Rewrite every entry below with "muddy shoreline" changed to "mud flat" and everything else kept the same. Leave the pictures out of your answer.

BEGIN Dataset records

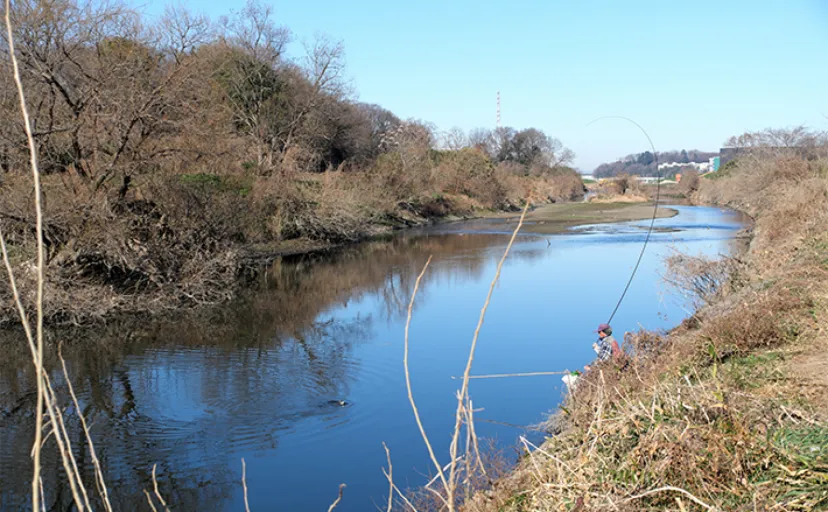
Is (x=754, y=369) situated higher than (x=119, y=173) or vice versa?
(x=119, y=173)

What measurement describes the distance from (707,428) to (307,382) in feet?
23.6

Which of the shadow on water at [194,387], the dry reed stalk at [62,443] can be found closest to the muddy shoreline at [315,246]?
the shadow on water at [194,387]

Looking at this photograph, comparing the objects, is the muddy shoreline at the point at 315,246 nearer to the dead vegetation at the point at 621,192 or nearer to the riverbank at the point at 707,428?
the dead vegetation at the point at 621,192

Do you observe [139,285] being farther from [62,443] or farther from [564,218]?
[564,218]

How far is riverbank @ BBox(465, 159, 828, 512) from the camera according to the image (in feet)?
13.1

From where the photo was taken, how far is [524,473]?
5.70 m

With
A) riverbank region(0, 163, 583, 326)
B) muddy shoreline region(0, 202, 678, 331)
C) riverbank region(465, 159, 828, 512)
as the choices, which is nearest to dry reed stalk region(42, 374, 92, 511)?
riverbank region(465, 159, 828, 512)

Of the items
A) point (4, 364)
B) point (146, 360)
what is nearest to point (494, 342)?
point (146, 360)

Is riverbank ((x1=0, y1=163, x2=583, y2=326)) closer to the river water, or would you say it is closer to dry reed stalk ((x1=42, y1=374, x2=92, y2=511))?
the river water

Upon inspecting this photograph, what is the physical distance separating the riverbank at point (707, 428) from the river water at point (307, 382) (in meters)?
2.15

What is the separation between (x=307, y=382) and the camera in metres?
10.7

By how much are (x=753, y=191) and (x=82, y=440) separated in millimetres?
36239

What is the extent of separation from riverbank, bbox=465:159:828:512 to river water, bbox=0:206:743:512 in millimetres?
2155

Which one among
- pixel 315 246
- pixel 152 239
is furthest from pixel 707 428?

END Dataset records

Written solution:
Is (x=754, y=369) situated higher than (x=119, y=173) or vice versa?
(x=119, y=173)

What measurement describes the distance from (707,428) to (307,382) in feet?
23.6

Which of the shadow on water at [194,387], the dry reed stalk at [62,443] can be found closest to the mud flat at [315,246]?
the shadow on water at [194,387]

Looking at this photograph, comparing the objects, is the mud flat at the point at 315,246 nearer to the dead vegetation at the point at 621,192 or nearer to the riverbank at the point at 707,428?
the dead vegetation at the point at 621,192

Do you observe [139,285] being farther from [62,443] or farther from [564,218]?
[564,218]

How far is riverbank @ BBox(465, 159, 828, 512) from the camera according to the image (in feet)?
13.1

From where the photo was taken, how far is [524,473]?
5.70 m

With
A) riverbank region(0, 163, 583, 326)
B) mud flat region(0, 202, 678, 331)
C) riverbank region(465, 159, 828, 512)
as the choices, which is nearest to dry reed stalk region(42, 374, 92, 511)?
riverbank region(465, 159, 828, 512)

Of the items
A) point (4, 364)
B) point (146, 360)
what is nearest to point (494, 342)?
point (146, 360)

Is riverbank ((x1=0, y1=163, x2=583, y2=326)) closer to the river water, or would you say it is closer to dry reed stalk ((x1=42, y1=374, x2=92, y2=511))?
the river water

Upon inspecting this photograph, what is the physical distance separating the riverbank at point (707, 428) from the river water at point (307, 382) (in meters)?
2.15

What is the separation between (x=307, y=382) and the camera in metres?
10.7

By how much are (x=753, y=191) and (x=82, y=440) separated in millimetres?
36239

What is the extent of separation from riverbank, bbox=465:159:828:512 to river water, bbox=0:206:743:512 in millimetres?
2155

Which one among
- pixel 315 246
- pixel 152 239
is furthest from pixel 707 428?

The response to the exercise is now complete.